Example — sending spans to a custom HTTP endpoint:
from civitas.observability.export_backend import ExportBackend
from civitas.observability.span_queue import SpanData
import aiohttp
class HttpBackend:
def __init__(self, url: str) -> None:
self._url = url
async def export(self, spans: list[SpanData]) -> None:
async with aiohttp.ClientSession() as session:
payload = [
{
"name": s.name,
"trace_id": s.trace_id,
"duration_ms": (s.end_time - s.start_time) * 1000,
"attributes": s.attributes,
"status": s.status,
}
for s in spans
]
await session.post(self._url, json=payload)
async def shutdown(self) -> None:
pass
Use FanOutBackend to export to multiple backends simultaneously:
from civitas.observability.export_backend import FanOutBackend, ConsoleBackend
backend = FanOutBackend([
ConsoleBackend(),
HttpBackend("https://my-collector/spans"),
])
Environment variables¶
| Variable | Default | Description |
|---|---|---|
OTEL_EXPORTER_OTLP_ENDPOINT |
None |
gRPC endpoint for OTLP export. If unset, falls back to console. |
AGENCY_SERIALIZER |
msgpack |
Serializer for messages: msgpack or json. |
Standard OTEL SDK environment variables (OTEL_SERVICE_NAME, OTEL_RESOURCE_ATTRIBUTES, etc.) are respected when opentelemetry-sdk is installed.
Cost attribution¶
Every LLM span carries llm.cost_usd. Aggregating this attribute by civitas.agent.name in your OTEL backend gives you per-agent cost attribution over time:
orchestrator $0.0421 (3 LLM calls)
researcher $0.0089 (1 LLM call)
summarizer $0.0003 (1 LLM call)
─────────────────────────────────────
Total $0.0513
The Anthropic provider computes cost from the model's token pricing. The LiteLLM provider uses LiteLLM's built-in cost calculation. Custom providers should populate cost_usd in ModelResponse for this to work.
Tips¶
Jaeger trace not appearing? Check that OTEL_EXPORTER_OTLP_ENDPOINT points to the gRPC port (default 4317), not the HTTP port (4318) or the Jaeger UI port (16686).
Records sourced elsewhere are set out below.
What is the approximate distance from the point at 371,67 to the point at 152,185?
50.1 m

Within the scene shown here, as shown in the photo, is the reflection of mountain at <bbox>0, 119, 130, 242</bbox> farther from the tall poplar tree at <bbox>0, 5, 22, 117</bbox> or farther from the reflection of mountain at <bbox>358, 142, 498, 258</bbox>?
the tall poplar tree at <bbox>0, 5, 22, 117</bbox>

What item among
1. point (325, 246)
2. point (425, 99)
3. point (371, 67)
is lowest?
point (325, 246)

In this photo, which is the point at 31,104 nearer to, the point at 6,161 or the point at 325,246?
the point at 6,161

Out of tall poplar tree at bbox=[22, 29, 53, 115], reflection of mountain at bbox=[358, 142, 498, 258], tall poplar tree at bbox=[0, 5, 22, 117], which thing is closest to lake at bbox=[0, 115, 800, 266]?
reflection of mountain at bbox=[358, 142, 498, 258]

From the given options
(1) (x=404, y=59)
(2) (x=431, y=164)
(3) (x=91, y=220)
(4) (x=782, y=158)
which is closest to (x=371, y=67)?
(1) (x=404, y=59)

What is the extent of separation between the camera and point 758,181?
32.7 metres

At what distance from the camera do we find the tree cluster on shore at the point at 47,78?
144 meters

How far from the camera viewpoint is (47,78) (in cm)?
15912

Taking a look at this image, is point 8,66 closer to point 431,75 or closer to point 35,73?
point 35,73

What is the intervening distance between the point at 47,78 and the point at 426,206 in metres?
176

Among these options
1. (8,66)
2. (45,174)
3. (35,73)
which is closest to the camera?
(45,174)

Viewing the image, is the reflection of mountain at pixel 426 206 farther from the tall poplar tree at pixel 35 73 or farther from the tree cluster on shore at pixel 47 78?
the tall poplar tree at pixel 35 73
Spans not flushed on exit? Ensure await runtime.stop() is called — it calls force_flush() on the OTEL provider. If you Ctrl+C, register a signal handler that calls runtime.stop().
Too much noise in console mode? The built-in console output is at DEBUG level. Set logging.basicConfig(level=logging.INFO) to suppress it while keeping application logs.
Adding trace context to external HTTP calls? Inject message.trace_id and message.span_id as HTTP headers in your tool implementation to continue the trace across service boundaries.